> PAGE TEXT:
__________________________________________________
Duck Soup

In a recent blog, Forgetting Forgiveness, the issue of when to bring up past injustices was discussed. In this case concerning a specific slight felt at the hands of a friend, a long, long time ago. A friend who was no longer in the life, but with whom communication had recently resumed thanks to the miracle of Facebook. It was wondered whether the subject should be raised or just left in the past and forgiveness granted silently.

After some days of consideration, the decision was that the issue should be raised. Because, in the words of the advice giver, “trust must be the basis for all relationships.” He felt it was a matter of the trust having been broken between us and that the other must apologise before the friendship could be renewed.

In the days leading up to the history composition, a feeling in the gut was felt each time the topic was considered..a subtle sense – call it intuition – that this was not the right course of action. Even as the message was written, detailing the circumstances and their emotional results, the sensation continued – nagging and churning in the pit of the stomach.

Despite the misgivings, the friend received the email with great understanding and compassion, even tenderness. It was admitted apologetically, however, that neither the incident nor its long term consequences were remembered. But how was this possible? The pain experienced was recalled with such clarity, as though it had been branded into the soul on that day 27 years ago.

The recipient of the email did offer up an explanation of sorts, which in a few days time would gain deeper, more universal meaning. She wrote,

“I was so caught up in my own suffering, I was oblivious to your pain.”

We were both suffering, unaware of our shared emotional pain. The thought arose, “How could this be when we had been such close friends?”

And then the larger context of what had happened begged to be understood. What causes suffering? Why do we human beings seem to be in an almost constant state of suffering. Discontent, anger, resentment, bitterness, anxiety and depression seem to be the predominant emotions permeating the planet. It seems to be rare to encounter someone who seems genuinely happy and isn’t just saying “I’m great!” in an attempt to hide the truth or convince themselves that all is well in the world. Because we also share a blindness to each others suffering, the charade of pretending to be happy can be seen as even more tragically ironic.

The Buddhists say that life IS suffering. And we are only released from it upon realizing enlightenment. Okay, fine, but what about those of us who are mere mortals a long way from Siddhartha’s Banyan tree? Surely we aren’t meant to go through life suffering day in and day out? What would be the point of that?
__________________________________________________
> DATASET ENTRIES:
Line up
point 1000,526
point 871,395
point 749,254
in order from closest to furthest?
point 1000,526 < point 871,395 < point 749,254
__________________________________________________
> TO DO:
A. According to the blog post, how many years ago was the pain from the friend's slight experienced?
B. Repeat word for word everything in the blog post from "Despite the misgivings, the" down to "27 years ago.".

> SOLUTIONS TO EACH TASK:
A. 27 years ago.

B.
Despite the misgivings, the friend received the email with great understanding and compassion, even tenderness. It was admitted apologetically, however, that neither the incident nor its long term consequences were remembered. But how was this possible? The pain experienced was recalled with such clarity, as though it had been branded into the soul on that day 27 years ago.